— START OF ITEMS —

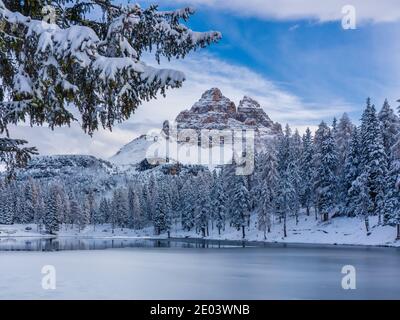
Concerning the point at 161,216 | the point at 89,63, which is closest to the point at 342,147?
the point at 161,216

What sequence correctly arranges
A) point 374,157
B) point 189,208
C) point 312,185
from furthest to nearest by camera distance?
point 189,208, point 312,185, point 374,157

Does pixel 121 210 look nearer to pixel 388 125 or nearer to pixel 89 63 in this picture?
pixel 388 125

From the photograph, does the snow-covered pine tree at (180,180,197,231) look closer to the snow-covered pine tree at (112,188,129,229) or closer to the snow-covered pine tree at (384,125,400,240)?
the snow-covered pine tree at (112,188,129,229)

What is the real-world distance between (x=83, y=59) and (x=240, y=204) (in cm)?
6853

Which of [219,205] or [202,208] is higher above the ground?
[219,205]

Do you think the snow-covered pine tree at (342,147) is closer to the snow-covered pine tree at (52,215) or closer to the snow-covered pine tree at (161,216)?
the snow-covered pine tree at (161,216)

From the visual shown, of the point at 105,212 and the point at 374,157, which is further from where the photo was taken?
the point at 105,212

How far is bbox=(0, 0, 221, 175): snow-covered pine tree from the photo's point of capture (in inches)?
260

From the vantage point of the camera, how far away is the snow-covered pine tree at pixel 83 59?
21.7 ft

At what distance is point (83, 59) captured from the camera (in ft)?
21.2

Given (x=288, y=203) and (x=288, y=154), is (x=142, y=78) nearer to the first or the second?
(x=288, y=203)

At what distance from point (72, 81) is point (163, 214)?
101345 millimetres

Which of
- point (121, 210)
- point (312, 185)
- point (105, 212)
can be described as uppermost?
point (312, 185)

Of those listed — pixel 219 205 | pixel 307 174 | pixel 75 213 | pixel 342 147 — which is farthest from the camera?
pixel 75 213
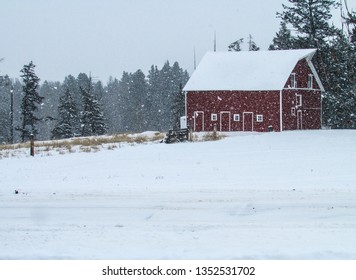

— END OF ITEMS —

* _EXERCISE_: Print everything in the items above, from the very start down to and including the line that contains "point 189,208, point 312,185, point 374,157", with every line unchanged. Leave the pictures out of your answer.

* _ANSWER TO THIS TASK_:
Concerning the point at 161,216 | the point at 89,63, which is closest to the point at 342,147?
the point at 161,216

What sequence correctly arranges
A) point 374,157
B) point 189,208
C) point 312,185
from furthest to nearest by camera distance?
point 189,208, point 312,185, point 374,157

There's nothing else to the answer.